Chapter 7. Bundles and Application Contexts

The unit of deployment (and modularity) in OSGi is the bundle (see section 3.2 of the OSGi Service Platform Core Specification). A bundle known to the OSGi runtime is in one of three steady states: installed, resolved, or active. Bundles may export services (objects) to the OSGi service registry, and by so doing make these services available for other bundles to discover and to use. Bundles may also export Java packages, enabling other bundles to import the exported types.

In Spring the primary unit of modularity is an application context, which contains some number of beans (objects managed by the Spring application context). Application contexts can be configured in a hierarchy such that a child application context can see beans defined in a parent, but not vice-versa. The Spring concepts of exporters and factory beans are used to export references to beans to clients outside of the application context, and to inject references to services that are defined outside of the application context.

There is a natural affinity between an OSGi bundle and a Spring application context. Using Gemini Blueprint, an active bundle may contain a Spring application context, responsible for the instantiation, configuration, assembly, and decoration of the objects (beans) within the bundle. Some of these beans may optionally be exported as OSGi services and thus made available to other bundles; beans within the bundle may also be transparently injected with references to OSGi services.

This chapter describes the lifecycle relationship between bundles and their application contexts, as imposed by Gemini Blueprint based on the events occurring at runtime, inside an OSGi environment.

7.1. The Gemini Blueprint Extender Bundle

The component responsible for detecting the Spring-powered bundles and instantiating their application context is the Gemini Blueprint extender. It serves the same purpose as the ContextLoaderListener does for Spring web applications. Once the extender bundle is installed and started it looks for any existing Spring-powered bundles that are already in the ACTIVE state and creates application contexts on their behalf. In addition, it listens for bundle starting events and automatically creates an application context for any Spring-powered bundle that is subsequently started. Section 8.1, “Bundle Format And Manifest Headers” describes what the extender recognizes as a "Spring-powered bundle" while Section 8.3, “Extender Configuration Options” how the extender can be configured. The extender monitors the lifecycle of the bundle it manages and will destroy automatically the contexts for bundles that are stopped. When the extender bundle itself is stopped, it will automatically close all the contexts that it manages, based on the service dependency between them. The extender bundle symbolic name is org.eclipse.gemini.blueprint.extender.

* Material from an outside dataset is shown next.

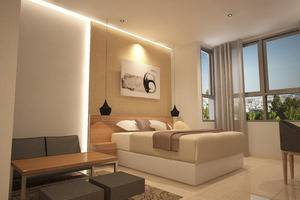 Wing Hotel Kualanamu Medan - Kamar Deluxe Double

7.2. Application Context Creation

Once started, the extender analyses the existing started bundles and monitors any new bundle that will start. Once a Blueprint or Gemini Blueprint configuration is detected, the extender will create an application context for it in an asynchronous manner, on a different thread then the one starting the bundle (or delivering the STARTED event). This behaviour follows the OSGi specification recommendation and ensures that starting an OSGi Service Platform is fast and that bundles with service inter-dependencies do not cause deadlock (waiting for each other) on startup, as pictured below:

Application Context Sequence Diagram

The extender considers only bundles successfully started, that is, bundles in ACTIVE state; bundles in other states are ignored. Therefore a Spring-powered/Blueprint bundle will have its application context created after it has been fully started. It is possible to force synchronous/serialized creation of application contexts for started bundles, on a bundle-by-bundle basis. See Section 8.1, “Bundle Format And Manifest Headers” for information on how to specify this behaviour.

If application context creation fails for any reason then the failure cause is logged. The bundle remains in the ACTIVE state; the application context lifecycle will not influence the bundle lifecycle in anyway. Naturally, since the context has failed, so will the functionality associated with it; for example there will be no services exported to the registry from the application context in this scenario.

7.2.1. Mandatory Service Dependencies

If an application context declares mandatory availability for certain imported OSGi services, the creation of the application context is blocked until all the mandatory dependencies can be satisfied through matching services available in the OSGi service registry. In practice, for most enterprise applications built using Gemini Blueprint services, the set of available services and bundles will reach a steady state once the platform and its installed bundles are all started. In such a world, the behaviour of waiting for mandatory dependencies simply ensures that bundles A and B, where bundle A depends on services exported by bundle B, may be started in any order.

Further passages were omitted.